Paradox #18
The Republic of Civil Servants
→ Bhutan is 2x the Asian peer norm for government workforce share.
Referenced as sidebar in Chapter One
Bhutanese civil servants
30,159
Civil servants as % of employed workforce
10.5%
= 1 in every 9.5 working Bhutanese
The full numbers
Total civil servants: 30,159 (24,689 regular + 5,470 contract). 3.85% of total population (1:25 ratio). Median age: 36. Female share: 41.9%. Civil service grew 11.76% over the past decade (from 26,990 in 2015). Education and Training Services Group is the largest occupational group (10,963 = 36% of all CS). Medical and Health Services: 4,378 (14.5%). Administration and Support: 4,069 (13.5%).
Imagine this
A Bhutanese family of six (parents and four children). One parent is a teacher (civil servant). One adult child is in the police (civil servant — armed forces, technically separate but a similar category). Another adult child is a nurse at JDWNRH (civil servant). Three of the six adults in the family work for the government. Their household income depends entirely on RGoB salary, pension, and benefit policies. The remaining three adults are: a farmer (parent), a college student, and a small shop owner. This is not exceptional. In Bhutan, most families have at least one civil servant, and many have two or three. The civil service is not a sector — it is the structural backbone of household income for roughly half the country.
Where this came from
The Bhutanese civil service expanded steadily from the 1960s onward as the country built modern state institutions: schools, hospitals, ministries, regulatory bodies, district administrations. Each expansion was justified by the function it added.
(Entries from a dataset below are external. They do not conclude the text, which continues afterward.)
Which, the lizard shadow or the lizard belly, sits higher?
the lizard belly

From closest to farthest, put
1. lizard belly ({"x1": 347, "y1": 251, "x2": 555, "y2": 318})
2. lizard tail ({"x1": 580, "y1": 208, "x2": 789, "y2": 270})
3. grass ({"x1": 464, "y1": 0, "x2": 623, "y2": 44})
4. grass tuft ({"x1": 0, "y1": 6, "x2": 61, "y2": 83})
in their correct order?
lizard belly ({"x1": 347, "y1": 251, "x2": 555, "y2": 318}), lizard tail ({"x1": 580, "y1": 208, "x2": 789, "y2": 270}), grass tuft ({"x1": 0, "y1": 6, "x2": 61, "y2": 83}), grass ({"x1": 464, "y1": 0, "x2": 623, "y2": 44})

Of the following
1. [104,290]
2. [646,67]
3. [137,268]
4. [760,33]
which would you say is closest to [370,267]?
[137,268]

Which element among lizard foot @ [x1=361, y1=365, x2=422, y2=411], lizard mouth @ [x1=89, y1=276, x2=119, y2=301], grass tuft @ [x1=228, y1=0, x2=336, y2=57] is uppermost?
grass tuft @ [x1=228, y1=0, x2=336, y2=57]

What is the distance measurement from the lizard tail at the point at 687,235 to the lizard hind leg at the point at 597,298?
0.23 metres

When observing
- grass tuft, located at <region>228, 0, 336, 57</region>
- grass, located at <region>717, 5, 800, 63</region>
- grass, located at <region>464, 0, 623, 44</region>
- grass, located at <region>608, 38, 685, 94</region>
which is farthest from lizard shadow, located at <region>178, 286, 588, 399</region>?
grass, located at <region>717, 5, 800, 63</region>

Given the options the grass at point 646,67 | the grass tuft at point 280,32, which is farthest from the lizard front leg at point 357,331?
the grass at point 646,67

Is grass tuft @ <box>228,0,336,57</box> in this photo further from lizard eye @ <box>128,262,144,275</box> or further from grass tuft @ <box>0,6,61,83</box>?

None individually were excessive. Cumulatively, the civil service grew to absorb a disproportionate share of educated Bhutanese workforce.
The 2008 transition to constitutional monarchy and democratic government added further state-level positions. RCSC has tried to control growth (the 0% growth in 2021, the -3% to -6% contractions of 2022-23), but the structural pressure to expand is constant.
Why this matters now
At 10.5% of workforce in civil service, the remaining 89.5% of workers have to fund civil servant salaries, pensions, offices, and operations. At Bhutan’s per-capita GDP of USD 3,800, the math is tight. Civil servant compensation, pensions, and benefits consume a very large share of government expenditure.
As the civil service ages and pension obligations grow, the fiscal burden on the productive economy increases. Combined with declining demographic tailwinds (paradox #14), this is a structural challenge.
What it should be
For Bhutan’s income level, 5-7% of workforce in civil service would be normal — half what Bhutan runs. The right size is not determined by ambition for state services; it’s determined by what the private sector can sustainably fund.
How others do it
- India — central + state civil servants combined are about 4% of employed = 1 in 25 workers.
- China — about 5% = 1 in 20.
- Vietnam — about 5% = 1 in 20.
- Indonesia — about 4% = 1 in 25.
- Singapore — about 6% = 1 in 17.
- Bhutan — 10.5% = 1 in 9.5 — 2-2.5x Asian peer norm.
- Denmark (true Nordic welfare state) — about 25% = 1 in 4, at 18x Bhutan’s GDP per capita. Denmark can fund this; Bhutan cannot at current income.
The question we should be sitting with
If 10 of every 100 workers are in government, who are the 90 supporting them? At what ratio does the math stop working? Is the right policy goal to shrink the civil service, or to grow the rest of the economy fast enough that 10% becomes proportionate?